=== What to do ===
Only an exact, line-for-line copy of the data will serve as the answer.

Saved entries
Content starts

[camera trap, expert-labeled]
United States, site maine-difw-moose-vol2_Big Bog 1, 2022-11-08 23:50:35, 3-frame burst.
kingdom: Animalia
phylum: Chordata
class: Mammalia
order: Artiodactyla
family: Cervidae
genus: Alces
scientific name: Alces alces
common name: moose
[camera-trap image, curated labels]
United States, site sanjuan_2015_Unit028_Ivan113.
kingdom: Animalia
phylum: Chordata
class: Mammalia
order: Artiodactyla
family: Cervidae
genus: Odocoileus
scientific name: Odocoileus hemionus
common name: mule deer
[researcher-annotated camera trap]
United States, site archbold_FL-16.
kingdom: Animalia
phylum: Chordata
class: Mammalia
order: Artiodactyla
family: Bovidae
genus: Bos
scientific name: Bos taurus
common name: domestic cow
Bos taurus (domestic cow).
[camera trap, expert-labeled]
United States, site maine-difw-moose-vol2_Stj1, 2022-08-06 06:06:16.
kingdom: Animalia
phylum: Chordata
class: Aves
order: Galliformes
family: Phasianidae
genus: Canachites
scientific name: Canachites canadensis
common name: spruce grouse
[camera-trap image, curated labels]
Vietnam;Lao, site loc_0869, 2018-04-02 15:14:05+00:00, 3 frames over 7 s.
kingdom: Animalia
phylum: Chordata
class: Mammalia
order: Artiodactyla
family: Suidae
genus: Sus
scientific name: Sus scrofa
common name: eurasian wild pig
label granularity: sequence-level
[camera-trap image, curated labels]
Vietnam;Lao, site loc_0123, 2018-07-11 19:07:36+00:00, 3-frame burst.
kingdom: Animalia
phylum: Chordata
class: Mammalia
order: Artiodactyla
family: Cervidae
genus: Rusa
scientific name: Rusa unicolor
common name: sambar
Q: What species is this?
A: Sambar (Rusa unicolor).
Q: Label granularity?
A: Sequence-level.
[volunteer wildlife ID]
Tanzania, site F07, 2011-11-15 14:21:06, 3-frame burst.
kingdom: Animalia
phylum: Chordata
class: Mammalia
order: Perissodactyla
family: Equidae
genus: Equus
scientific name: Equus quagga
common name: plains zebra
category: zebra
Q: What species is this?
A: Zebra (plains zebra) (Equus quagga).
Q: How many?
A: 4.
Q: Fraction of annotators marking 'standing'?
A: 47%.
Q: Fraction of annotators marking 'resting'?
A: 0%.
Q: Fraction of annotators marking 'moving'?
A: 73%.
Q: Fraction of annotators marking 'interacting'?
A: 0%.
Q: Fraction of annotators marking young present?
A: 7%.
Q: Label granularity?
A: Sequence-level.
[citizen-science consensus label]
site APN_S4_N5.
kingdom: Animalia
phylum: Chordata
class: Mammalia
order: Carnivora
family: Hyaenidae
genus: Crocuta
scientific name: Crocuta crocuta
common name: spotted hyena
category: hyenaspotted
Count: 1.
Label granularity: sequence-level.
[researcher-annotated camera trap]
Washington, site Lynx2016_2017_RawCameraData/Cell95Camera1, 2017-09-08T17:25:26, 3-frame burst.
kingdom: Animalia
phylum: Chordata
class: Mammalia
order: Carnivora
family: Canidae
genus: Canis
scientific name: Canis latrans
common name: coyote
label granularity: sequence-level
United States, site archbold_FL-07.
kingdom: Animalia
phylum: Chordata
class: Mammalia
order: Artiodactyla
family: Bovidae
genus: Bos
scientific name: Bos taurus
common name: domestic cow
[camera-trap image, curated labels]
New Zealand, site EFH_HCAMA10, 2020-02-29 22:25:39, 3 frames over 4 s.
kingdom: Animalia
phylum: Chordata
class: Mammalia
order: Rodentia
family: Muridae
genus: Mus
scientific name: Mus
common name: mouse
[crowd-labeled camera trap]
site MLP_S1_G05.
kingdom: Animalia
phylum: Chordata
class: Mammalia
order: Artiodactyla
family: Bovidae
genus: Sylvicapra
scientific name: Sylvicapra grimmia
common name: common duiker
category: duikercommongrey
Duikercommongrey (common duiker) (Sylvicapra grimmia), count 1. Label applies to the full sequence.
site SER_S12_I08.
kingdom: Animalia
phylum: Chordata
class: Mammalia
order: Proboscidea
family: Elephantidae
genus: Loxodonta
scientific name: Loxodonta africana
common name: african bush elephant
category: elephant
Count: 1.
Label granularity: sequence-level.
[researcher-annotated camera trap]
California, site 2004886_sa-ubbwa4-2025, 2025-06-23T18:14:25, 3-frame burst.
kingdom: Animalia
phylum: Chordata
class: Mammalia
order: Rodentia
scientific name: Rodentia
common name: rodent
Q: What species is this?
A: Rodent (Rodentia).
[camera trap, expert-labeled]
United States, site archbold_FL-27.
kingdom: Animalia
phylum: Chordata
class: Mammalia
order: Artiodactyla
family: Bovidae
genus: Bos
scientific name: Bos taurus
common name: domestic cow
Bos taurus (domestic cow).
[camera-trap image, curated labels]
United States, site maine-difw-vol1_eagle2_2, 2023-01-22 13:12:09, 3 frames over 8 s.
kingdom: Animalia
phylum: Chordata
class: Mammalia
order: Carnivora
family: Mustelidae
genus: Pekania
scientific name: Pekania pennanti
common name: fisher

Content ends

=== Your response ===
[camera trap, expert-labeled]
United States, site maine-difw-moose-vol2_Big Bog 1, 2022-11-08 23:50:35, 3-frame burst.
kingdom: Animalia
phylum: Chordata
class: Mammalia
order: Artiodactyla
family: Cervidae
genus: Alces
scientific name: Alces alces
common name: moose
[camera-trap image, curated labels]
United States, site sanjuan_2015_Unit028_Ivan113.
kingdom: Animalia
phylum: Chordata
class: Mammalia
order: Artiodactyla
family: Cervidae
genus: Odocoileus
scientific name: Odocoileus hemionus
common name: mule deer
[researcher-annotated camera trap]
United States, site archbold_FL-16.
kingdom: Animalia
phylum: Chordata
class: Mammalia
order: Artiodactyla
family: Bovidae
genus: Bos
scientific name: Bos taurus
common name: domestic cow
Bos taurus (domestic cow).
[camera trap, expert-labeled]
United States, site maine-difw-moose-vol2_Stj1, 2022-08-06 06:06:16.
kingdom: Animalia
phylum: Chordata
class: Aves
order: Galliformes
family: Phasianidae
genus: Canachites
scientific name: Canachites canadensis
common name: spruce grouse
[camera-trap image, curated labels]
Vietnam;Lao, site loc_0869, 2018-04-02 15:14:05+00:00, 3 frames over 7 s.
kingdom: Animalia
phylum: Chordata
class: Mammalia
order: Artiodactyla
family: Suidae
genus: Sus
scientific name: Sus scrofa
common name: eurasian wild pig
label granularity: sequence-level
[camera-trap image, curated labels]
Vietnam;Lao, site loc_0123, 2018-07-11 19:07:36+00:00, 3-frame burst.
kingdom: Animalia
phylum: Chordata
class: Mammalia
order: Artiodactyla
family: Cervidae
genus: Rusa
scientific name: Rusa unicolor
common name: sambar
Q: What species is this?
A: Sambar (Rusa unicolor).
Q: Label granularity?
A: Sequence-level.
[volunteer wildlife ID]
Tanzania, site F07, 2011-11-15 14:21:06, 3-frame burst.
kingdom: Animalia
phylum: Chordata
class: Mammalia
order: Perissodactyla
family: Equidae
genus: Equus
scientific name: Equus quagga
common name: plains zebra
category: zebra
Q: What species is this?
A: Zebra (plains zebra) (Equus quagga).
Q: How many?
A: 4.
Q: Fraction of annotators marking 'standing'?
A: 47%.
Q: Fraction of annotators marking 'resting'?
A: 0%.
Q: Fraction of annotators marking 'moving'?
A: 73%.
Q: Fraction of annotators marking 'interacting'?
A: 0%.
Q: Fraction of annotators marking young present?
A: 7%.
Q: Label granularity?
A: Sequence-level.
[citizen-science consensus label]
site APN_S4_N5.
kingdom: Animalia
phylum: Chordata
class: Mammalia
order: Carnivora
family: Hyaenidae
genus: Crocuta
scientific name: Crocuta crocuta
common name: spotted hyena
category: hyenaspotted
Count: 1.
Label granularity: sequence-level.
[researcher-annotated camera trap]
Washington, site Lynx2016_2017_RawCameraData/Cell95Camera1, 2017-09-08T17:25:26, 3-frame burst.
kingdom: Animalia
phylum: Chordata
class: Mammalia
order: Carnivora
family: Canidae
genus: Canis
scientific name: Canis latrans
common name: coyote
label granularity: sequence-level
United States, site archbold_FL-07.
kingdom: Animalia
phylum: Chordata
class: Mammalia
order: Artiodactyla
family: Bovidae
genus: Bos
scientific name: Bos taurus
common name: domestic cow
[camera-trap image, curated labels]
New Zealand, site EFH_HCAMA10, 2020-02-29 22:25:39, 3 frames over 4 s.
kingdom: Animalia
phylum: Chordata
class: Mammalia
order: Rodentia
family: Muridae
genus: Mus
scientific name: Mus
common name: mouse
[crowd-labeled camera trap]
site MLP_S1_G05.
kingdom: Animalia
phylum: Chordata
class: Mammalia
order: Artiodactyla
family: Bovidae
genus: Sylvicapra
scientific name: Sylvicapra grimmia
common name: common duiker
category: duikercommongrey
Duikercommongrey (common duiker) (Sylvicapra grimmia), count 1. Label applies to the full sequence.
site SER_S12_I08.
kingdom: Animalia
phylum: Chordata
class: Mammalia
order: Proboscidea
family: Elephantidae
genus: Loxodonta
scientific name: Loxodonta africana
common name: african bush elephant
category: elephant
Count: 1.
Label granularity: sequence-level.
[researcher-annotated camera trap]
California, site 2004886_sa-ubbwa4-2025, 2025-06-23T18:14:25, 3-frame burst.
kingdom: Animalia
phylum: Chordata
class: Mammalia
order: Rodentia
scientific name: Rodentia
common name: rodent
Q: What species is this?
A: Rodent (Rodentia).
[camera trap, expert-labeled]
United States, site archbold_FL-27.
kingdom: Animalia
phylum: Chordata
class: Mammalia
order: Artiodactyla
family: Bovidae
genus: Bos
scientific name: Bos taurus
common name: domestic cow
Bos taurus (domestic cow).
[camera-trap image, curated labels]
United States, site maine-difw-vol1_eagle2_2, 2023-01-22 13:12:09, 3 frames over 8 s.
kingdom: Animalia
phylum: Chordata
class: Mammalia
order: Carnivora
family: Mustelidae
genus: Pekania
scientific name: Pekania pennanti
common name: fisher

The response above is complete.